[Supplied data — start]

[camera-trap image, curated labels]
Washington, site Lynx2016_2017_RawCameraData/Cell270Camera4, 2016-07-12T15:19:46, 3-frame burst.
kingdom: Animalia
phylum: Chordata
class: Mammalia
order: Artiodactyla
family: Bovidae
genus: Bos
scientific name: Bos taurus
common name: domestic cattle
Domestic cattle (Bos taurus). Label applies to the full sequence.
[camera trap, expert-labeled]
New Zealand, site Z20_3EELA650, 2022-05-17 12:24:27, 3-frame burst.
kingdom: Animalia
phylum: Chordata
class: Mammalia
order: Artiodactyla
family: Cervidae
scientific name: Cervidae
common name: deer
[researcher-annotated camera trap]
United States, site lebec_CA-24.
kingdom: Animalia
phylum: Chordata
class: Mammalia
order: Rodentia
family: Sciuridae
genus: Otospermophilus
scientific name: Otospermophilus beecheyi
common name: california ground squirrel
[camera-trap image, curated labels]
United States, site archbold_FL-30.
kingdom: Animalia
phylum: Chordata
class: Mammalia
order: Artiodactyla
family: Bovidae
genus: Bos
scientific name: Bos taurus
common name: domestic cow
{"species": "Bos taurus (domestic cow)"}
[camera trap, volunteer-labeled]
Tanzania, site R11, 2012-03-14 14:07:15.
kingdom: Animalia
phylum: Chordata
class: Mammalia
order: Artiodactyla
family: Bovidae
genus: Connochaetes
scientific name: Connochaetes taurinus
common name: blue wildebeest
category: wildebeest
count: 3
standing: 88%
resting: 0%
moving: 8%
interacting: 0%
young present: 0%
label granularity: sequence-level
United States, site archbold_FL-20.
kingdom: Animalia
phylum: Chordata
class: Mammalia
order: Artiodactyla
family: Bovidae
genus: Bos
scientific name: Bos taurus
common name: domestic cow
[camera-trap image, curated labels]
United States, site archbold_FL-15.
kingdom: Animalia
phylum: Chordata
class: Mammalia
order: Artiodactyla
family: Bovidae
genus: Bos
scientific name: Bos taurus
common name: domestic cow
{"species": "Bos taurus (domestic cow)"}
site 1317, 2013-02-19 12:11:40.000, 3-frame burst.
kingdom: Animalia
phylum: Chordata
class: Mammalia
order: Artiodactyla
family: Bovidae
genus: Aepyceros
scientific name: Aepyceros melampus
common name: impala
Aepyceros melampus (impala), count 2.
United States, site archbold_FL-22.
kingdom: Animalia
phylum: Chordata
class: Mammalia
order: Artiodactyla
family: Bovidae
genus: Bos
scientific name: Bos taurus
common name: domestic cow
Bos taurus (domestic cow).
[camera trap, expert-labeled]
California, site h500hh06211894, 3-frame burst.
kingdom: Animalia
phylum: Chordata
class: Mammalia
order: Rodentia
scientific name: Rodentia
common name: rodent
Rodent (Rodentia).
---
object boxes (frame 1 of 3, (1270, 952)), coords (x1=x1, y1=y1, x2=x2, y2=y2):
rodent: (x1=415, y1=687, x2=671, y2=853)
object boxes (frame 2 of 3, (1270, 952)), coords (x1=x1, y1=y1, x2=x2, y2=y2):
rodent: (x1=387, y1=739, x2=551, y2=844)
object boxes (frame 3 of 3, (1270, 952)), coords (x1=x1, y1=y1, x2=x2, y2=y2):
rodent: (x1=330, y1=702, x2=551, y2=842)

[Supplied data — finish]

## About this task
A single integer is the expected output: the number of lines in the data that include the word "States".

## Answer area
5